Interesting little engine. Looks like a sight glass to see the sump level and maybe a little oil pump?

Another edit. If the rings were located down on the piston to be below the joint at TDC that could work also.

dp
07-22-2014, 01:37 PM
All single cylinder engines I've ever worked with are a variation of this simple design:

https://www.flickr.com/photos/15794235@N06/5245356917/?rb=1

That includes 45" Harley-Davidson V-Twins, single cyclinder Briggs & Stratton engines, and my 1955 Cushman. All were flat head designs. I also had a 1953 Plymouth that had a 6 cylinder flat head with the same basic layout.

chipmaker4130
07-22-2014, 01:47 PM
Why couldn't that intermediate piece be the combustion chamber? If compression ratio is an issue, the head could easily be made to protrude into that area.

topct
07-22-2014, 01:56 PM
Or, if the top of the cylinder was made to extend into that center section.

chipmaker4130
07-22-2014, 01:58 PM
Yeah, I think that's what the others are saying about the sleeve. Same idea but in your case it would be integral with the cylinder, right?

topct
07-22-2014, 02:06 PM
Yeah, I think that's what the others are saying about the sleeve. Same idea but in your case it would be integral with the cylinder, right?

Cylinder/sleeve one piece.

dp
07-22-2014, 03:09 PM
There's a Webster plan set here that shows a valve block separate from the head and cylinder and where the cylinder slides through the block.

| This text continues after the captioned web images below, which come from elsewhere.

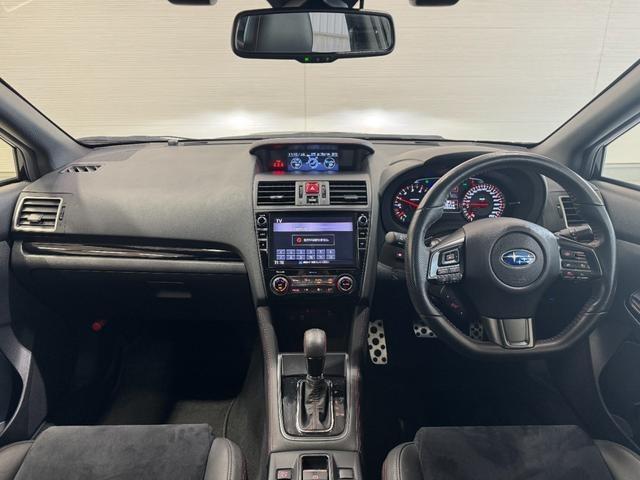 Ref:AUX-25009431 SUBARU WRX S4 2019 2 Ref:AUX-25009431 SUBARU WRX S4 2019 - Image 2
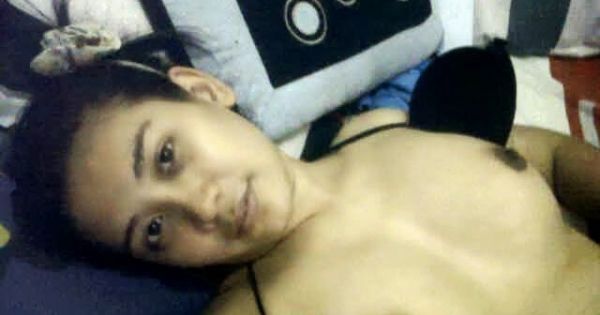 gadis montok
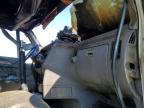 2013 Peterbilt 587 Semi Truck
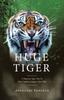 Книга The Huge Tiger : A Nigerian Tiger Tale To Help Children Conquer Their Fear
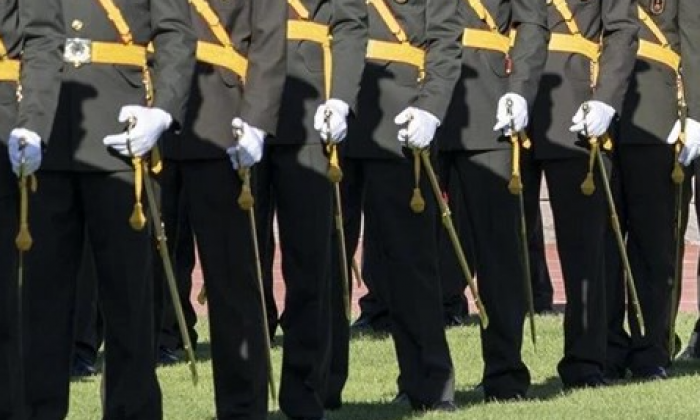 2024 MSÜ Tercihleri Başladı!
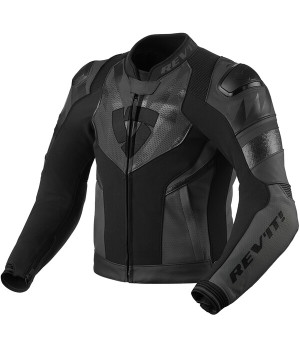 Rev'it - Veste Hyperspeed 2 Air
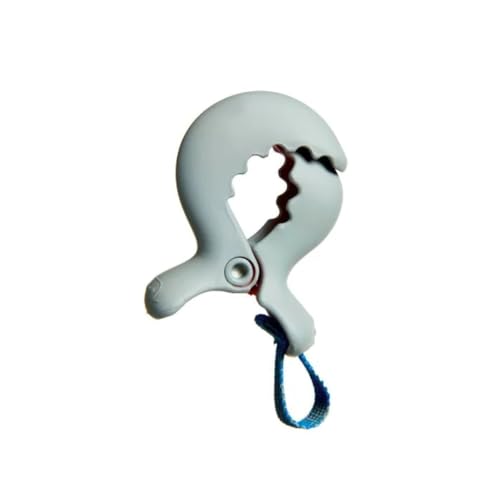 Take Along Mobile™ Meadow Days™ Tiny Love 1 Pezzo - 7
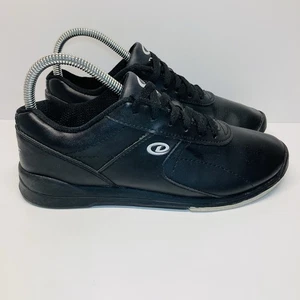 Dexter Raquel III B1826-1 Damengröße 7 M schwarz Bowlingschuhe Slide-Rite - Bild 1 von 9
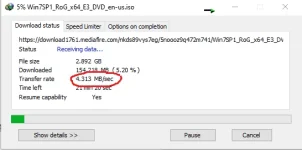 tnndyRo.webp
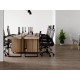 Виниловый пол FineFloor Tanto 834 Bergen Oak Виниловый пол FineFloor Tanto 834 Bergen Oak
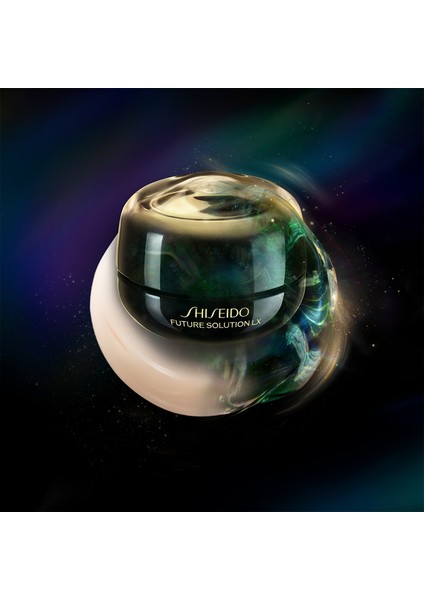 Fs Lx Eye And Lip Contour Regenerating Cream modelleri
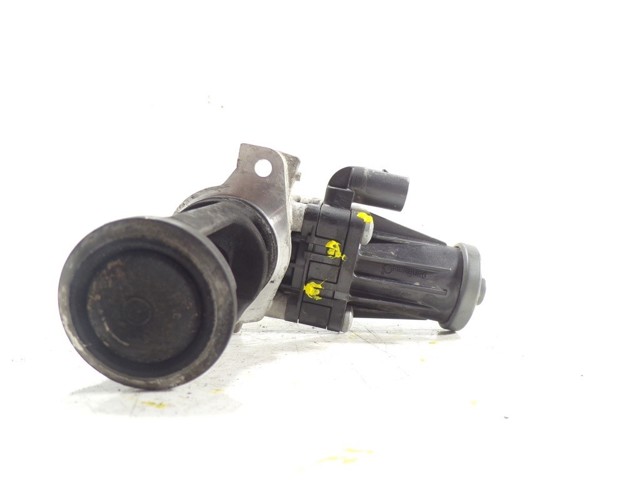 46339121 Fiat/Alfa/Lancia Клапан рециркуляции отработавших газов EGR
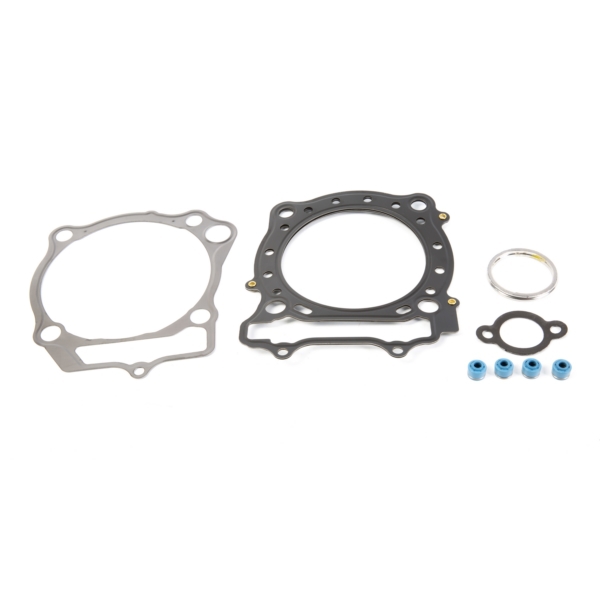 Wiseco Ensemble de joint d'étanchéité de tête de piston Suzuki - 064055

http://www.john-tom.com/html/ICEngines.html

Correction: Once I got the zip file downloaded and had a look at the PDF I see the valve block is attached to the cylinder head which is deeply recessed and into which slides the cylinder. The cylinder is ported to allow access to the intake and exhaust.

brian Rupnow
07-22-2014, 04:54 PM
The only major difference I see between the engine in this link that DP posted and the engine I might consider building is that on this engine the round cylinder and the part directly above it which houses the valves is all whittled from one solid chunk. I could do that--but it would be a bit of a pig to cut the cooling fins on.--Wouldn't be able to use the lathe.--At least not on the part above the round cylinder.--Of course the round part of the cylinder is down towards the bottom of the piston skirt, so probably doesn't need fins on it anyways.
https://www.flickr.com/photos/15794235@N06/5245356917/

kf2qd
07-22-2014, 10:53 PM
It is just a basic Flat Head engine. THE top of the block was flat, the piston at TDC was even with the top of the block and the combustion chamber was in the head, had recesses for the valves and tended to have a taper over the piston.
Commonly called an L Head

A variation was the F Head where the exhaust have was in the block and the intake was in the head. Intake manifold was part of the head.

J Tiers
07-22-2014, 11:58 PM
It is just a basic Flat Head engine. THE top of the block was flat, the piston at TDC was even with the top of the block and the combustion chamber was in the head, had recesses for the valves and tended to have a taper over the piston.
Commonly called an L Head

A variation was the F Head where the exhaust have was in the block and the intake was in the head. Intake manifold was part of the head.

Yes.

Most small Briggs and so forth are the very same design. The fins are perfectly fine for casting, , yeah, not so good for cutting.

krutch
07-24-2014, 07:34 PM
Most likely the piston rings won't cross the "joint". If the piston actually enters the head portion it is at it's top dead center and the rings should be below the top of the cylinder.
On some "hopped up" Harleys the piston top does clear the cylinder top but no ring will be close enough to cause a problem. That a piston enters the head is for higher compression ratio. Such a piston may need to have a pocket milled into its' top for valve clearance. Side valve engines usually are a low compression unit. Shaving the head is the normal way to increase their ratio. Some also shave the cylinder top.